If I asked you to tell me about your education, would it involve you telling me where you got your degree?

This is a question often posed by David Blake, the founder of the startup Degreed.com. He makes a great point that when people are asked about their education, they often respond in the context of the university they attended and consider their education to have been completed with a degree. But Degreed is “jailbreaking” that mentality and the status quo of how learning is measured, validated, and packaged.

Now just what is Degreed? "Degreed is a community of college students, professionals, and lifelong learners dedicated to advancing their education. When you join Degreed, you get tools to help you track, organize, share, and validate everything you learn." (Degreed.com).

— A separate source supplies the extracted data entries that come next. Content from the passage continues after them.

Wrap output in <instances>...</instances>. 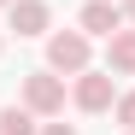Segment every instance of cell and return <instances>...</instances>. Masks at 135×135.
I'll return each mask as SVG.
<instances>
[{
  "instance_id": "obj_1",
  "label": "cell",
  "mask_w": 135,
  "mask_h": 135,
  "mask_svg": "<svg viewBox=\"0 0 135 135\" xmlns=\"http://www.w3.org/2000/svg\"><path fill=\"white\" fill-rule=\"evenodd\" d=\"M88 59H94V35H82V30H53L47 35V71L76 76V71H88Z\"/></svg>"
},
{
  "instance_id": "obj_2",
  "label": "cell",
  "mask_w": 135,
  "mask_h": 135,
  "mask_svg": "<svg viewBox=\"0 0 135 135\" xmlns=\"http://www.w3.org/2000/svg\"><path fill=\"white\" fill-rule=\"evenodd\" d=\"M112 100H118V76L112 71H76L71 76V106L76 112H112Z\"/></svg>"
},
{
  "instance_id": "obj_3",
  "label": "cell",
  "mask_w": 135,
  "mask_h": 135,
  "mask_svg": "<svg viewBox=\"0 0 135 135\" xmlns=\"http://www.w3.org/2000/svg\"><path fill=\"white\" fill-rule=\"evenodd\" d=\"M24 106L35 112V118H59V112H65V76L47 71V65L30 71V76H24Z\"/></svg>"
},
{
  "instance_id": "obj_4",
  "label": "cell",
  "mask_w": 135,
  "mask_h": 135,
  "mask_svg": "<svg viewBox=\"0 0 135 135\" xmlns=\"http://www.w3.org/2000/svg\"><path fill=\"white\" fill-rule=\"evenodd\" d=\"M6 30H12L18 41L47 35V30H53V6H47V0H12V6H6Z\"/></svg>"
},
{
  "instance_id": "obj_5",
  "label": "cell",
  "mask_w": 135,
  "mask_h": 135,
  "mask_svg": "<svg viewBox=\"0 0 135 135\" xmlns=\"http://www.w3.org/2000/svg\"><path fill=\"white\" fill-rule=\"evenodd\" d=\"M76 30L82 35H118L123 30V6L118 0H88V6L76 12Z\"/></svg>"
},
{
  "instance_id": "obj_6",
  "label": "cell",
  "mask_w": 135,
  "mask_h": 135,
  "mask_svg": "<svg viewBox=\"0 0 135 135\" xmlns=\"http://www.w3.org/2000/svg\"><path fill=\"white\" fill-rule=\"evenodd\" d=\"M106 71L112 76H135V24L118 30V35H106Z\"/></svg>"
},
{
  "instance_id": "obj_7",
  "label": "cell",
  "mask_w": 135,
  "mask_h": 135,
  "mask_svg": "<svg viewBox=\"0 0 135 135\" xmlns=\"http://www.w3.org/2000/svg\"><path fill=\"white\" fill-rule=\"evenodd\" d=\"M35 129H41V118H35V112H30L24 100L0 112V135H35Z\"/></svg>"
},
{
  "instance_id": "obj_8",
  "label": "cell",
  "mask_w": 135,
  "mask_h": 135,
  "mask_svg": "<svg viewBox=\"0 0 135 135\" xmlns=\"http://www.w3.org/2000/svg\"><path fill=\"white\" fill-rule=\"evenodd\" d=\"M112 112H118L123 129H135V94H118V100H112Z\"/></svg>"
},
{
  "instance_id": "obj_9",
  "label": "cell",
  "mask_w": 135,
  "mask_h": 135,
  "mask_svg": "<svg viewBox=\"0 0 135 135\" xmlns=\"http://www.w3.org/2000/svg\"><path fill=\"white\" fill-rule=\"evenodd\" d=\"M35 135H76V129H71V123H53V118H41V129H35Z\"/></svg>"
},
{
  "instance_id": "obj_10",
  "label": "cell",
  "mask_w": 135,
  "mask_h": 135,
  "mask_svg": "<svg viewBox=\"0 0 135 135\" xmlns=\"http://www.w3.org/2000/svg\"><path fill=\"white\" fill-rule=\"evenodd\" d=\"M118 6H123V24H135V0H118Z\"/></svg>"
},
{
  "instance_id": "obj_11",
  "label": "cell",
  "mask_w": 135,
  "mask_h": 135,
  "mask_svg": "<svg viewBox=\"0 0 135 135\" xmlns=\"http://www.w3.org/2000/svg\"><path fill=\"white\" fill-rule=\"evenodd\" d=\"M0 6H12V0H0Z\"/></svg>"
},
{
  "instance_id": "obj_12",
  "label": "cell",
  "mask_w": 135,
  "mask_h": 135,
  "mask_svg": "<svg viewBox=\"0 0 135 135\" xmlns=\"http://www.w3.org/2000/svg\"><path fill=\"white\" fill-rule=\"evenodd\" d=\"M123 135H135V129H123Z\"/></svg>"
},
{
  "instance_id": "obj_13",
  "label": "cell",
  "mask_w": 135,
  "mask_h": 135,
  "mask_svg": "<svg viewBox=\"0 0 135 135\" xmlns=\"http://www.w3.org/2000/svg\"><path fill=\"white\" fill-rule=\"evenodd\" d=\"M0 47H6V41H0Z\"/></svg>"
}]
</instances>
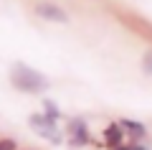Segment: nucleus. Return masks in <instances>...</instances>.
Instances as JSON below:
<instances>
[{
    "instance_id": "7ed1b4c3",
    "label": "nucleus",
    "mask_w": 152,
    "mask_h": 150,
    "mask_svg": "<svg viewBox=\"0 0 152 150\" xmlns=\"http://www.w3.org/2000/svg\"><path fill=\"white\" fill-rule=\"evenodd\" d=\"M31 127L36 130L38 135L53 140V143H58V140H61L58 130H56V122H53V120H48L46 115H33V117H31Z\"/></svg>"
},
{
    "instance_id": "39448f33",
    "label": "nucleus",
    "mask_w": 152,
    "mask_h": 150,
    "mask_svg": "<svg viewBox=\"0 0 152 150\" xmlns=\"http://www.w3.org/2000/svg\"><path fill=\"white\" fill-rule=\"evenodd\" d=\"M122 137H124V130L119 127V122H112V125H107V130H104V143L109 145V148H119L122 145Z\"/></svg>"
},
{
    "instance_id": "f03ea898",
    "label": "nucleus",
    "mask_w": 152,
    "mask_h": 150,
    "mask_svg": "<svg viewBox=\"0 0 152 150\" xmlns=\"http://www.w3.org/2000/svg\"><path fill=\"white\" fill-rule=\"evenodd\" d=\"M66 135H69V143L76 145V148H81V145L89 143V127H86V120L81 117H74L69 122V130H66Z\"/></svg>"
},
{
    "instance_id": "9b49d317",
    "label": "nucleus",
    "mask_w": 152,
    "mask_h": 150,
    "mask_svg": "<svg viewBox=\"0 0 152 150\" xmlns=\"http://www.w3.org/2000/svg\"><path fill=\"white\" fill-rule=\"evenodd\" d=\"M132 148H134V150H147V148H142V145H132Z\"/></svg>"
},
{
    "instance_id": "9d476101",
    "label": "nucleus",
    "mask_w": 152,
    "mask_h": 150,
    "mask_svg": "<svg viewBox=\"0 0 152 150\" xmlns=\"http://www.w3.org/2000/svg\"><path fill=\"white\" fill-rule=\"evenodd\" d=\"M117 150H134V148H132V145H127V148H124V145H119Z\"/></svg>"
},
{
    "instance_id": "423d86ee",
    "label": "nucleus",
    "mask_w": 152,
    "mask_h": 150,
    "mask_svg": "<svg viewBox=\"0 0 152 150\" xmlns=\"http://www.w3.org/2000/svg\"><path fill=\"white\" fill-rule=\"evenodd\" d=\"M119 127L124 130V132H129L132 137H142V135L147 132V127H145V125H142V122H134V120H122V122H119Z\"/></svg>"
},
{
    "instance_id": "20e7f679",
    "label": "nucleus",
    "mask_w": 152,
    "mask_h": 150,
    "mask_svg": "<svg viewBox=\"0 0 152 150\" xmlns=\"http://www.w3.org/2000/svg\"><path fill=\"white\" fill-rule=\"evenodd\" d=\"M36 16H41L43 21H56V23H69V13L64 8L53 5V3H38L36 5Z\"/></svg>"
},
{
    "instance_id": "0eeeda50",
    "label": "nucleus",
    "mask_w": 152,
    "mask_h": 150,
    "mask_svg": "<svg viewBox=\"0 0 152 150\" xmlns=\"http://www.w3.org/2000/svg\"><path fill=\"white\" fill-rule=\"evenodd\" d=\"M43 109H46V117H48V120H53V122H56V120H58V107H56V104L53 102H48V99H46V102H43Z\"/></svg>"
},
{
    "instance_id": "f257e3e1",
    "label": "nucleus",
    "mask_w": 152,
    "mask_h": 150,
    "mask_svg": "<svg viewBox=\"0 0 152 150\" xmlns=\"http://www.w3.org/2000/svg\"><path fill=\"white\" fill-rule=\"evenodd\" d=\"M10 81L15 89L20 92H43L48 86V79L43 74H38L36 69L26 64H13V71H10Z\"/></svg>"
},
{
    "instance_id": "6e6552de",
    "label": "nucleus",
    "mask_w": 152,
    "mask_h": 150,
    "mask_svg": "<svg viewBox=\"0 0 152 150\" xmlns=\"http://www.w3.org/2000/svg\"><path fill=\"white\" fill-rule=\"evenodd\" d=\"M142 69H145L147 74H152V51H150V54H145V56H142Z\"/></svg>"
},
{
    "instance_id": "1a4fd4ad",
    "label": "nucleus",
    "mask_w": 152,
    "mask_h": 150,
    "mask_svg": "<svg viewBox=\"0 0 152 150\" xmlns=\"http://www.w3.org/2000/svg\"><path fill=\"white\" fill-rule=\"evenodd\" d=\"M0 150H15V143L13 140H0Z\"/></svg>"
}]
</instances>
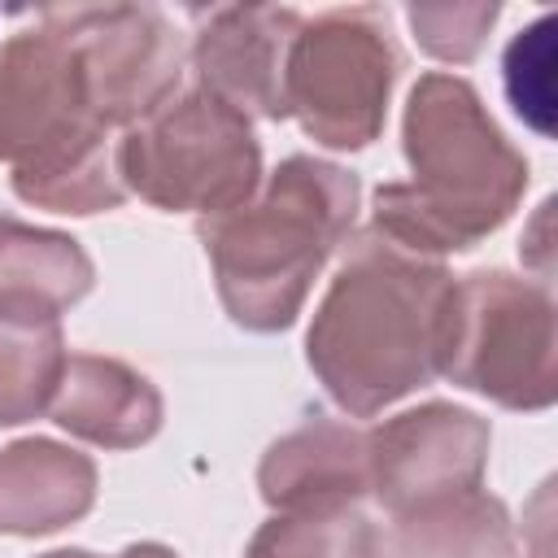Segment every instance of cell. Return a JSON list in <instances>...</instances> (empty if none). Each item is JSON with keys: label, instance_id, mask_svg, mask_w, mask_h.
<instances>
[{"label": "cell", "instance_id": "cell-1", "mask_svg": "<svg viewBox=\"0 0 558 558\" xmlns=\"http://www.w3.org/2000/svg\"><path fill=\"white\" fill-rule=\"evenodd\" d=\"M453 292L458 279L445 262L410 253L375 227L353 231L305 336V362L327 397L344 414L371 418L432 384L445 371Z\"/></svg>", "mask_w": 558, "mask_h": 558}, {"label": "cell", "instance_id": "cell-2", "mask_svg": "<svg viewBox=\"0 0 558 558\" xmlns=\"http://www.w3.org/2000/svg\"><path fill=\"white\" fill-rule=\"evenodd\" d=\"M401 153L410 179L375 187L371 227L436 262L493 235L527 192V157L458 74L432 70L410 87Z\"/></svg>", "mask_w": 558, "mask_h": 558}, {"label": "cell", "instance_id": "cell-3", "mask_svg": "<svg viewBox=\"0 0 558 558\" xmlns=\"http://www.w3.org/2000/svg\"><path fill=\"white\" fill-rule=\"evenodd\" d=\"M357 201L362 183L353 170L296 153L244 205L201 218L196 235L227 318L244 331L292 327L327 257L353 235Z\"/></svg>", "mask_w": 558, "mask_h": 558}, {"label": "cell", "instance_id": "cell-4", "mask_svg": "<svg viewBox=\"0 0 558 558\" xmlns=\"http://www.w3.org/2000/svg\"><path fill=\"white\" fill-rule=\"evenodd\" d=\"M118 174L161 214L214 218L262 187V144L240 109L192 83L122 131Z\"/></svg>", "mask_w": 558, "mask_h": 558}, {"label": "cell", "instance_id": "cell-5", "mask_svg": "<svg viewBox=\"0 0 558 558\" xmlns=\"http://www.w3.org/2000/svg\"><path fill=\"white\" fill-rule=\"evenodd\" d=\"M440 375L501 410H549L558 397V318L549 283L510 270L462 275Z\"/></svg>", "mask_w": 558, "mask_h": 558}, {"label": "cell", "instance_id": "cell-6", "mask_svg": "<svg viewBox=\"0 0 558 558\" xmlns=\"http://www.w3.org/2000/svg\"><path fill=\"white\" fill-rule=\"evenodd\" d=\"M401 74V48L388 13L371 4L327 9L301 22L288 57V118L336 153H357L379 140L388 100Z\"/></svg>", "mask_w": 558, "mask_h": 558}, {"label": "cell", "instance_id": "cell-7", "mask_svg": "<svg viewBox=\"0 0 558 558\" xmlns=\"http://www.w3.org/2000/svg\"><path fill=\"white\" fill-rule=\"evenodd\" d=\"M78 57L100 126H135L183 87L187 44L157 4H52L39 13Z\"/></svg>", "mask_w": 558, "mask_h": 558}, {"label": "cell", "instance_id": "cell-8", "mask_svg": "<svg viewBox=\"0 0 558 558\" xmlns=\"http://www.w3.org/2000/svg\"><path fill=\"white\" fill-rule=\"evenodd\" d=\"M493 427L466 405L427 401L366 432L375 501L397 519L423 501L484 484Z\"/></svg>", "mask_w": 558, "mask_h": 558}, {"label": "cell", "instance_id": "cell-9", "mask_svg": "<svg viewBox=\"0 0 558 558\" xmlns=\"http://www.w3.org/2000/svg\"><path fill=\"white\" fill-rule=\"evenodd\" d=\"M109 131L96 122L74 48L35 17L0 44V161L26 170L74 140Z\"/></svg>", "mask_w": 558, "mask_h": 558}, {"label": "cell", "instance_id": "cell-10", "mask_svg": "<svg viewBox=\"0 0 558 558\" xmlns=\"http://www.w3.org/2000/svg\"><path fill=\"white\" fill-rule=\"evenodd\" d=\"M301 13L283 4H218L196 13L192 65L196 83L244 118H288V57L301 35Z\"/></svg>", "mask_w": 558, "mask_h": 558}, {"label": "cell", "instance_id": "cell-11", "mask_svg": "<svg viewBox=\"0 0 558 558\" xmlns=\"http://www.w3.org/2000/svg\"><path fill=\"white\" fill-rule=\"evenodd\" d=\"M257 493L270 510L357 506L371 493L366 432L340 418H310L292 427L262 453Z\"/></svg>", "mask_w": 558, "mask_h": 558}, {"label": "cell", "instance_id": "cell-12", "mask_svg": "<svg viewBox=\"0 0 558 558\" xmlns=\"http://www.w3.org/2000/svg\"><path fill=\"white\" fill-rule=\"evenodd\" d=\"M52 423L96 449H140L161 432L157 384L122 357L70 353L48 405Z\"/></svg>", "mask_w": 558, "mask_h": 558}, {"label": "cell", "instance_id": "cell-13", "mask_svg": "<svg viewBox=\"0 0 558 558\" xmlns=\"http://www.w3.org/2000/svg\"><path fill=\"white\" fill-rule=\"evenodd\" d=\"M96 506V462L74 445L26 436L0 449V532L48 536Z\"/></svg>", "mask_w": 558, "mask_h": 558}, {"label": "cell", "instance_id": "cell-14", "mask_svg": "<svg viewBox=\"0 0 558 558\" xmlns=\"http://www.w3.org/2000/svg\"><path fill=\"white\" fill-rule=\"evenodd\" d=\"M70 362L61 314L31 296H0V427L39 418Z\"/></svg>", "mask_w": 558, "mask_h": 558}, {"label": "cell", "instance_id": "cell-15", "mask_svg": "<svg viewBox=\"0 0 558 558\" xmlns=\"http://www.w3.org/2000/svg\"><path fill=\"white\" fill-rule=\"evenodd\" d=\"M388 554L392 558H519L510 510L484 484L397 514L388 532Z\"/></svg>", "mask_w": 558, "mask_h": 558}, {"label": "cell", "instance_id": "cell-16", "mask_svg": "<svg viewBox=\"0 0 558 558\" xmlns=\"http://www.w3.org/2000/svg\"><path fill=\"white\" fill-rule=\"evenodd\" d=\"M92 283L96 266L74 235L0 214V296H31L61 314L78 305Z\"/></svg>", "mask_w": 558, "mask_h": 558}, {"label": "cell", "instance_id": "cell-17", "mask_svg": "<svg viewBox=\"0 0 558 558\" xmlns=\"http://www.w3.org/2000/svg\"><path fill=\"white\" fill-rule=\"evenodd\" d=\"M9 183L26 205L52 209V214H78V218L118 209L126 201V187L118 174V140L109 131H92L44 161L13 170Z\"/></svg>", "mask_w": 558, "mask_h": 558}, {"label": "cell", "instance_id": "cell-18", "mask_svg": "<svg viewBox=\"0 0 558 558\" xmlns=\"http://www.w3.org/2000/svg\"><path fill=\"white\" fill-rule=\"evenodd\" d=\"M379 532L357 506H314V510H275L244 558H375Z\"/></svg>", "mask_w": 558, "mask_h": 558}, {"label": "cell", "instance_id": "cell-19", "mask_svg": "<svg viewBox=\"0 0 558 558\" xmlns=\"http://www.w3.org/2000/svg\"><path fill=\"white\" fill-rule=\"evenodd\" d=\"M501 83H506L510 109L536 135H554V17L549 13H541L527 31H519L506 44Z\"/></svg>", "mask_w": 558, "mask_h": 558}, {"label": "cell", "instance_id": "cell-20", "mask_svg": "<svg viewBox=\"0 0 558 558\" xmlns=\"http://www.w3.org/2000/svg\"><path fill=\"white\" fill-rule=\"evenodd\" d=\"M501 4L493 0H471V4H410L405 22L418 39V48L436 61L449 65H466L480 57V48L488 44V31L497 26Z\"/></svg>", "mask_w": 558, "mask_h": 558}, {"label": "cell", "instance_id": "cell-21", "mask_svg": "<svg viewBox=\"0 0 558 558\" xmlns=\"http://www.w3.org/2000/svg\"><path fill=\"white\" fill-rule=\"evenodd\" d=\"M549 218H554V201H541L536 218H532V231H523V262H532V279L536 283H549V270H554V253H549Z\"/></svg>", "mask_w": 558, "mask_h": 558}, {"label": "cell", "instance_id": "cell-22", "mask_svg": "<svg viewBox=\"0 0 558 558\" xmlns=\"http://www.w3.org/2000/svg\"><path fill=\"white\" fill-rule=\"evenodd\" d=\"M113 558H179V554L170 545H161V541H135V545L118 549Z\"/></svg>", "mask_w": 558, "mask_h": 558}, {"label": "cell", "instance_id": "cell-23", "mask_svg": "<svg viewBox=\"0 0 558 558\" xmlns=\"http://www.w3.org/2000/svg\"><path fill=\"white\" fill-rule=\"evenodd\" d=\"M39 558H100V554H92V549H48Z\"/></svg>", "mask_w": 558, "mask_h": 558}]
</instances>
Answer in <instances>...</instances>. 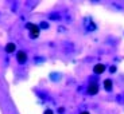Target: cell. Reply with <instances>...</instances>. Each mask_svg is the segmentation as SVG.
I'll return each instance as SVG.
<instances>
[{
  "label": "cell",
  "mask_w": 124,
  "mask_h": 114,
  "mask_svg": "<svg viewBox=\"0 0 124 114\" xmlns=\"http://www.w3.org/2000/svg\"><path fill=\"white\" fill-rule=\"evenodd\" d=\"M104 87H105L107 91L112 90V80L111 79H105V80H104Z\"/></svg>",
  "instance_id": "obj_5"
},
{
  "label": "cell",
  "mask_w": 124,
  "mask_h": 114,
  "mask_svg": "<svg viewBox=\"0 0 124 114\" xmlns=\"http://www.w3.org/2000/svg\"><path fill=\"white\" fill-rule=\"evenodd\" d=\"M16 59H18L19 63H24V62L27 60V55H26V53H23V51H19L18 55H16Z\"/></svg>",
  "instance_id": "obj_3"
},
{
  "label": "cell",
  "mask_w": 124,
  "mask_h": 114,
  "mask_svg": "<svg viewBox=\"0 0 124 114\" xmlns=\"http://www.w3.org/2000/svg\"><path fill=\"white\" fill-rule=\"evenodd\" d=\"M88 91H89V94H92V95L97 94V93H99V85L97 83H90L89 87H88Z\"/></svg>",
  "instance_id": "obj_2"
},
{
  "label": "cell",
  "mask_w": 124,
  "mask_h": 114,
  "mask_svg": "<svg viewBox=\"0 0 124 114\" xmlns=\"http://www.w3.org/2000/svg\"><path fill=\"white\" fill-rule=\"evenodd\" d=\"M93 70H94V73H96V74H102V73L105 71V66L101 65V63H99V65L94 66V68H93Z\"/></svg>",
  "instance_id": "obj_4"
},
{
  "label": "cell",
  "mask_w": 124,
  "mask_h": 114,
  "mask_svg": "<svg viewBox=\"0 0 124 114\" xmlns=\"http://www.w3.org/2000/svg\"><path fill=\"white\" fill-rule=\"evenodd\" d=\"M45 114H53V111L50 110V109H47V110H46V111H45Z\"/></svg>",
  "instance_id": "obj_8"
},
{
  "label": "cell",
  "mask_w": 124,
  "mask_h": 114,
  "mask_svg": "<svg viewBox=\"0 0 124 114\" xmlns=\"http://www.w3.org/2000/svg\"><path fill=\"white\" fill-rule=\"evenodd\" d=\"M109 71H111V73H115V71H116V67H115V66H112L111 70H109Z\"/></svg>",
  "instance_id": "obj_7"
},
{
  "label": "cell",
  "mask_w": 124,
  "mask_h": 114,
  "mask_svg": "<svg viewBox=\"0 0 124 114\" xmlns=\"http://www.w3.org/2000/svg\"><path fill=\"white\" fill-rule=\"evenodd\" d=\"M80 114H89L88 111H82V113H80Z\"/></svg>",
  "instance_id": "obj_9"
},
{
  "label": "cell",
  "mask_w": 124,
  "mask_h": 114,
  "mask_svg": "<svg viewBox=\"0 0 124 114\" xmlns=\"http://www.w3.org/2000/svg\"><path fill=\"white\" fill-rule=\"evenodd\" d=\"M15 48H16V46L14 43H8L6 46V51H7V53H14V51H15Z\"/></svg>",
  "instance_id": "obj_6"
},
{
  "label": "cell",
  "mask_w": 124,
  "mask_h": 114,
  "mask_svg": "<svg viewBox=\"0 0 124 114\" xmlns=\"http://www.w3.org/2000/svg\"><path fill=\"white\" fill-rule=\"evenodd\" d=\"M27 28L30 30L31 36H32V38H38V35H39V27H38V26L28 23V24H27Z\"/></svg>",
  "instance_id": "obj_1"
}]
</instances>
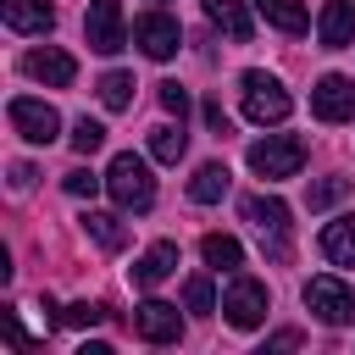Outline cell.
<instances>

Just for fun, I signed up for a (forever free) account. From my bit of exploring, Degreed is basically assigning a point value to your formal and informal learning, everything from a degree earned to an article read. You input your learning experiences and Degreed calculates a score. For my degree in education, a Google Summit, and the past two years I have been teaching at my current school, my score is at 3450 points. What that really means to me or a prospective employer? I don't know yet. What does it means to the Colorado Department of Education? Nothing. But I really hope that someday it does. It would save me a lot of trouble trying to track and calculate all the professional development hours I need to renew my license every five years.

degreed profile.png

I must digress to tell you how happy I am to see universities and their degrees get disrupted. Don't get me wrong, I'm happy to have a degree and even happier to pursue my master's. But there has got to be a better way or as Blake puts it, "valid currency". Back in the olden days, a university degree guaranteed you a stable career and financial success. That's not the case anymore, and you’re lucky if you don’t come out $40,000 or more in the hole. That’s if you were even able to go to college in the first place. Not to mention the notion that your education should continue well beyond your early 20s. If someone has figured out how to do that, more power to them!

I have some questions about how this all works at Degreed… and I have questions I don’t even know I have. I would love to see a FAQ section on Degreed.com as I’m pretty sure a lot of people have similar questions. One big question is: Are we ready for this kind of divergent thinking. I am. What about you?